The schools are made of the same material as most houses in the area, but only very rarely will you see a house’s ceiling leaking. The labourers are also local, and involved in the construction of houses and other buildings alongside the schoolhouse.  The buildings for Panchayat Samitis, Atal Seva Kendras, SDM offices etc are unaffected during rains in this area. Seeing only school buildings be affected by the rainwater is troubling. It hints towards the possibility of large scale corruption happening at the implementation levels of these government schemes. Similarly, when it comes to implementation, the scheme of providing seasonal fruits once in a week to the students in the government schools of Rajasthan is also failing miserably in deprived areas like these.

Kali Meena, a resident of Ambala Village of Sarada who also happens to be a mid-day meal worker, says,“These governments come and go, they keep changing policies, but nobody knows what actually happens with poor people like us. Sometimes, we don’t even have a space to make food for the kids because here we only use firewood and we cannot light the fire because of the raindrops dripping off the ceilings. We still manage. Only we know how.

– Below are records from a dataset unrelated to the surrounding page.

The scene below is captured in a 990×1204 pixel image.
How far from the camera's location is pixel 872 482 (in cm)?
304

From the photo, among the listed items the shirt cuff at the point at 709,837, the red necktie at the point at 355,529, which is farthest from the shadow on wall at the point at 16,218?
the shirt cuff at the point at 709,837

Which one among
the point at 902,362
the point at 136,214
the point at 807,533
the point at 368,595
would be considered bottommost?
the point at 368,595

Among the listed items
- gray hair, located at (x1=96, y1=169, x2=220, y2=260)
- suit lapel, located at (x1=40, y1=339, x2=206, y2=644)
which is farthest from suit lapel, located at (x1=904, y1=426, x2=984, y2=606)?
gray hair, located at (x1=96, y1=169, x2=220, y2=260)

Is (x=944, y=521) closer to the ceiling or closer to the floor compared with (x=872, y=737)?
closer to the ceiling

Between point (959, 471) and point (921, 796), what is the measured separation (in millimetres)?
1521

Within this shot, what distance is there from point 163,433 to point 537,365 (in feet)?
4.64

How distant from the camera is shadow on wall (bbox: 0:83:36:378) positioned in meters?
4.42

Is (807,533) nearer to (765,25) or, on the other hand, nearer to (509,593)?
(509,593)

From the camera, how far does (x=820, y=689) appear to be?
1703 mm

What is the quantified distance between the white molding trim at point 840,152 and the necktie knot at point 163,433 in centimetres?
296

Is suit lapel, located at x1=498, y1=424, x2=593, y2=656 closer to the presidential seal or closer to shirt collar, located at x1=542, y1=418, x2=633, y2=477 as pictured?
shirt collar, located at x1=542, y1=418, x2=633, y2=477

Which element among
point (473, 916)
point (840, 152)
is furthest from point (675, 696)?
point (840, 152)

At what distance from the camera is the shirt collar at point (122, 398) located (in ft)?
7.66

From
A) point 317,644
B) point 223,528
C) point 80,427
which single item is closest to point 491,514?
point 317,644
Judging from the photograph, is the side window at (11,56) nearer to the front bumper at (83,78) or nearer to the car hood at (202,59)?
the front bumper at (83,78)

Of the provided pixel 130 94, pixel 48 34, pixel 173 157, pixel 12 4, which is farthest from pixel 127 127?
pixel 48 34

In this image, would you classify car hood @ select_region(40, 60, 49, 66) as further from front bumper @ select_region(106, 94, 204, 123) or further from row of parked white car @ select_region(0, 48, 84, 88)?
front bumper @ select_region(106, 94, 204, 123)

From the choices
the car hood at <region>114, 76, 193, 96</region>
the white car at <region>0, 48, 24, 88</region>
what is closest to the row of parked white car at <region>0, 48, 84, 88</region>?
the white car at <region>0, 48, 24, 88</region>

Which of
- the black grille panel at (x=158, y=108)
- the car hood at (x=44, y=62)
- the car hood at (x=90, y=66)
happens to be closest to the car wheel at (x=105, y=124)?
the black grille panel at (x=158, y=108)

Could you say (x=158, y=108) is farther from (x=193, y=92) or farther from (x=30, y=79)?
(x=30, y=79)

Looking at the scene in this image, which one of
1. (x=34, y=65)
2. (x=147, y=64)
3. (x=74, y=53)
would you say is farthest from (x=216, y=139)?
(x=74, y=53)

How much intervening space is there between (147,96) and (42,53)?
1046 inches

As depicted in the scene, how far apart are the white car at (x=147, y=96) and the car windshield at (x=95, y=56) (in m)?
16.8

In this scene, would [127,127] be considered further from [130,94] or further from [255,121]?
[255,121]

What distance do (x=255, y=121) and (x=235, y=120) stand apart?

The villagers are compelled to either keep their kids at home or send them to these schools where they have to form elaborate strategies in order to find a dry place to sit. The communities are not economically well-off enough to send their kids to the fully equipped private schools functioning in the area. “Bachcho ko padhaana to hai hi, ab school nahi bhejein to kya kare? Teacher jaise taise to baitha hi dete hain bachchon ko school mein (We have to educate our kids. Now, what should we do if we can’t send them to school? The teacher makes them sit haphazardly, wherever possible),” said  Keshav Meena from Udpuriya Village. His daughter, Pramila, has just passed class 5. She wants to pursue teaching as a profession in her future.

Consider a student being irregular in the initial three months of an academic year, during the rainy season. How will that kid ever catch up with the pace of studies? No matter how sharp or brilliant, it will be difficult for them to understand the theoretical concepts and lessons due to a lack of continuity.

It is crucial to get down on the field to improve the state of affairs; the bottoms-up approach is exactly what India as a nation needs for development in such realistic scenarios.